▸ **What to work on**
Transcribe the passage of the Hymer wing mirror forum thread below, beginning at the words "# Hymer B644" and stopping after "aluminium housing !".

▸ **Selected excerpt**

# Hymer B644 wing mirror - Mekra



## CaptainBligh (Jan 18, 2008)

My offside wing mirror has seized up & is no longer fully adjustable as the metal socket cap bolt has reacted to the aluminium housing !

Apparently there are two makes for a B644,either a Mekra (£300) or a Wilke (£120). I of course have the more expensive ! My question is will the Wilke wing mirror fit the existing bodywork holes of the Hymer - drawing attached ? 

Thanks in anticipation.

Captain Bligh


----------



## CaptainBligh (Jan 18, 2008)

Bumped !


----------



## Hymie (May 9, 2005)

*Corrosion*

Try some ACF-50 or Corrosion Block.

Either will deal with the corrosion.

Happy Travels


----------



## JimmyBee (Jul 14, 2010)

If you want to order a new one to solve your problems, they are about £130 from www.blindspotmirrors.co.uk

Other than that info I can't help with the technical stuff!


----------



## clive1821 (Mar 27, 2010)

Hi I wonder if this link might help you? well its a start, it shows the wing mirror not sure if its the mounting bracket you need as well, if you need to get the mirror off from the bracket, they do get rusted up and you need penartrating oil of some type and then after two or three applications you will need brut force to hit the mount (on the mirror side) in the up ward direction, and I mean a large hammer and chisel and it will remove it self, it might be you can remove it easily.... just what I have found in the past... I waffled on sorry LOL... hears the link

http://www.a1mirrors.com/shop/cart.php?target=product&product_id=74&category_id=1


----------

▸ **Extracted data**
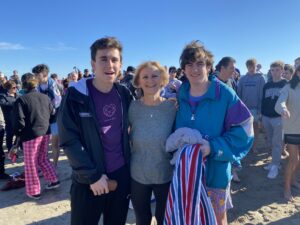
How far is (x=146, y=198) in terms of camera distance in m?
2.72

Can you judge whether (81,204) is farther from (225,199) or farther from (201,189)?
(225,199)

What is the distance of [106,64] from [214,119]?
3.35ft

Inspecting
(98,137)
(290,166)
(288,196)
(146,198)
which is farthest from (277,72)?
(98,137)

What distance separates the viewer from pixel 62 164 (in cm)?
676

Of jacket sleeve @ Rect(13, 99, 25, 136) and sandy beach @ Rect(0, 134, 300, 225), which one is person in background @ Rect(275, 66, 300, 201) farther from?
jacket sleeve @ Rect(13, 99, 25, 136)

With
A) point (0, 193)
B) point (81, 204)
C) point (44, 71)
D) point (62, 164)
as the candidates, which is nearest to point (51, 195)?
point (0, 193)

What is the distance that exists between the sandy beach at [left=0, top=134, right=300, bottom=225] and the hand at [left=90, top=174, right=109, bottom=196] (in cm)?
193

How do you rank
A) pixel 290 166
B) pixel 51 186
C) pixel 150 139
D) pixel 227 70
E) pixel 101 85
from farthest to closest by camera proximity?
pixel 51 186, pixel 227 70, pixel 290 166, pixel 150 139, pixel 101 85

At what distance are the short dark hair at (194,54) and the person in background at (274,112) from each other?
11.7 feet

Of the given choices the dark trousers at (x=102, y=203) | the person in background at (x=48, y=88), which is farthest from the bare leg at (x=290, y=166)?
Result: the person in background at (x=48, y=88)

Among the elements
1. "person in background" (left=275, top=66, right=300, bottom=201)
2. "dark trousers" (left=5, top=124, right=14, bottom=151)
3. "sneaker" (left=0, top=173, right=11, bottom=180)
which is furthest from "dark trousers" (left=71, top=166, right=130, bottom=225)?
"dark trousers" (left=5, top=124, right=14, bottom=151)

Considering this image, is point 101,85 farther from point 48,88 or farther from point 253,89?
point 253,89

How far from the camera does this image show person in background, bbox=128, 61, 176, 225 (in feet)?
8.52

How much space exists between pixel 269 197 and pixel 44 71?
490 cm
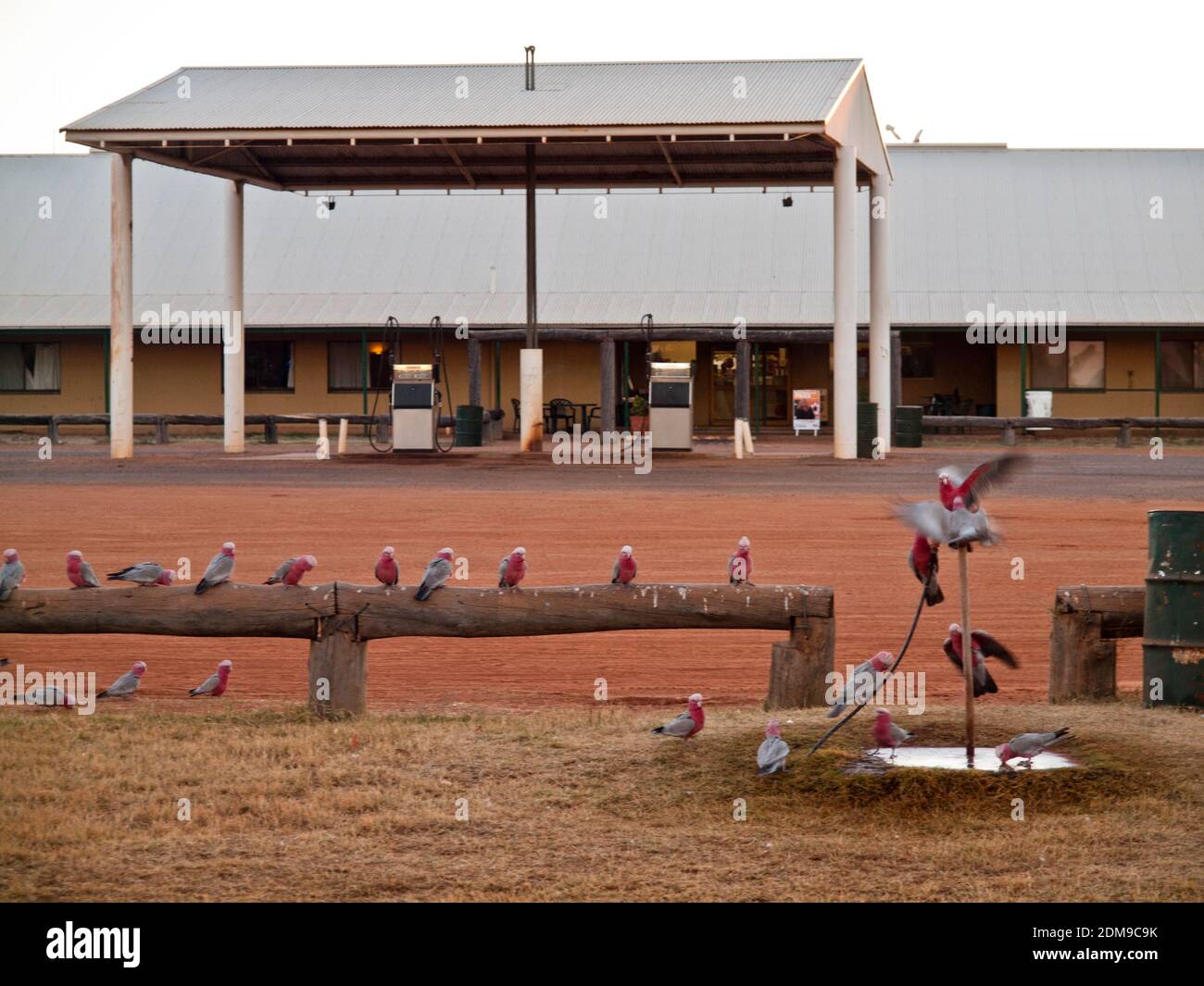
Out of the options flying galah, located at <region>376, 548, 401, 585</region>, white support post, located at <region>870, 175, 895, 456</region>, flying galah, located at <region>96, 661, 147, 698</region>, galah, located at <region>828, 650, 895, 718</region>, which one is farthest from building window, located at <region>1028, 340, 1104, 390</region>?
galah, located at <region>828, 650, 895, 718</region>

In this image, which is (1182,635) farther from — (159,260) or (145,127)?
(159,260)

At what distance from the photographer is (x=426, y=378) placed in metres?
31.4

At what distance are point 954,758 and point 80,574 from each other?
5062 mm

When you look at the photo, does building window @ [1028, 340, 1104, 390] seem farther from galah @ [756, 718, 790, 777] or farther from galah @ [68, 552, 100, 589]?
galah @ [756, 718, 790, 777]

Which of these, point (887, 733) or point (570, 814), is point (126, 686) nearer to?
point (570, 814)

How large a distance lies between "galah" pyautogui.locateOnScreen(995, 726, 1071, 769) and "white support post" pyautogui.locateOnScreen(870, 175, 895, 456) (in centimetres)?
2512

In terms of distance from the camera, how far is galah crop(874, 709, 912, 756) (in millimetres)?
7852

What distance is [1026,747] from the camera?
7512 mm

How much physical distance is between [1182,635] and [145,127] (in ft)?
80.9

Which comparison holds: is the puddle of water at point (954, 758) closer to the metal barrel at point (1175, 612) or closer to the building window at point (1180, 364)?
the metal barrel at point (1175, 612)

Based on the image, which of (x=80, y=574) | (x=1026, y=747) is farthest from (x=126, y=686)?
(x=1026, y=747)

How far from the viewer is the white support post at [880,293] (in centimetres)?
3259
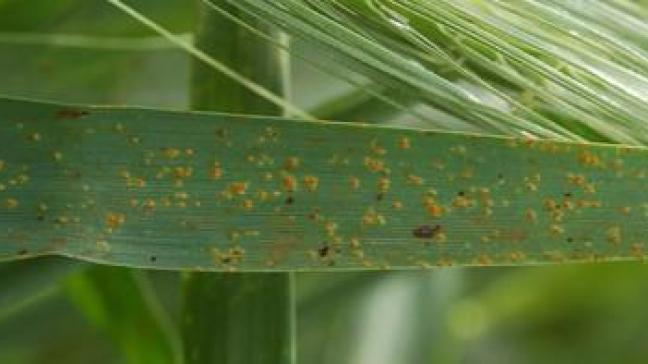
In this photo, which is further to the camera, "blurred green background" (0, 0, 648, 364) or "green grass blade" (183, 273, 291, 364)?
"blurred green background" (0, 0, 648, 364)

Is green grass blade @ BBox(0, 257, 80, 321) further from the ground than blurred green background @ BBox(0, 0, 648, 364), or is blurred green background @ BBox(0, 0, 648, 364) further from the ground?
blurred green background @ BBox(0, 0, 648, 364)

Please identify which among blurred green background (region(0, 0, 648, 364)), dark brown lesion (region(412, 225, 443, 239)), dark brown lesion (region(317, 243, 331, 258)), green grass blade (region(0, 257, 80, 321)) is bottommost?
dark brown lesion (region(317, 243, 331, 258))

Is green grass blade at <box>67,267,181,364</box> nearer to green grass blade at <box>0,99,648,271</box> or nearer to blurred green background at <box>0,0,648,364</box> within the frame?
blurred green background at <box>0,0,648,364</box>

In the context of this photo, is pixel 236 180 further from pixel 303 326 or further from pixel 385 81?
pixel 303 326

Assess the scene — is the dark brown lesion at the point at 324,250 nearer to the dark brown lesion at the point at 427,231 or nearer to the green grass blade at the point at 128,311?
the dark brown lesion at the point at 427,231

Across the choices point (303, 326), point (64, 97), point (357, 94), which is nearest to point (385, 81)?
point (357, 94)

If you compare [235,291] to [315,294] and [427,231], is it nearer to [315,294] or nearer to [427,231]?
[427,231]

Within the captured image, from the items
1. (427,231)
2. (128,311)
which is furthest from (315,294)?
(427,231)

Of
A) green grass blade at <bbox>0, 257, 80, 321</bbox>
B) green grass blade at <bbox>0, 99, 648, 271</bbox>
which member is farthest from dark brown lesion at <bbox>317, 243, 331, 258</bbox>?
green grass blade at <bbox>0, 257, 80, 321</bbox>
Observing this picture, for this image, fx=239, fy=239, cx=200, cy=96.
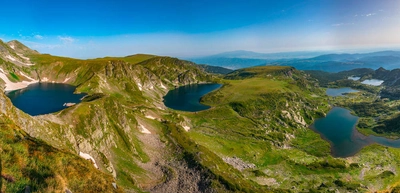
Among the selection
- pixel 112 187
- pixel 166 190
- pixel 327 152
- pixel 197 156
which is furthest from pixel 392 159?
pixel 112 187

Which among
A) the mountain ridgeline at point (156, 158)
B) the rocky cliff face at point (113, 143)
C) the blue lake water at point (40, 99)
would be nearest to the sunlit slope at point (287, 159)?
the mountain ridgeline at point (156, 158)

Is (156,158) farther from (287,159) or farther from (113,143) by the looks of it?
(287,159)

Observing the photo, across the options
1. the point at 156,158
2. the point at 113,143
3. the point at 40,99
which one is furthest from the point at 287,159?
the point at 40,99

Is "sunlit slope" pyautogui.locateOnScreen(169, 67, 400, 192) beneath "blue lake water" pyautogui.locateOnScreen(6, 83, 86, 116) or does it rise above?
beneath

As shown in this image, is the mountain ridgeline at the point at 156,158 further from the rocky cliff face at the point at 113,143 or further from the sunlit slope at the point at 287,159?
the sunlit slope at the point at 287,159

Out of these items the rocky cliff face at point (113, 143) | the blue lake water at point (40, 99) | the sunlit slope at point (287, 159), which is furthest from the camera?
the blue lake water at point (40, 99)

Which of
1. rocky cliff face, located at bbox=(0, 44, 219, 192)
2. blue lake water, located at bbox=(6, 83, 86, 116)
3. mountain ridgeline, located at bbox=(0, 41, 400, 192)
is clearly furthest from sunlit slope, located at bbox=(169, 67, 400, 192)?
blue lake water, located at bbox=(6, 83, 86, 116)

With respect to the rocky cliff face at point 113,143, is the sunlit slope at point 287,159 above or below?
below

▸ **Full solution**
# Hymer B644 wing mirror - Mekra



## CaptainBligh (Jan 18, 2008)

My offside wing mirror has seized up & is no longer fully adjustable as the metal socket cap bolt has reacted to the aluminium housing !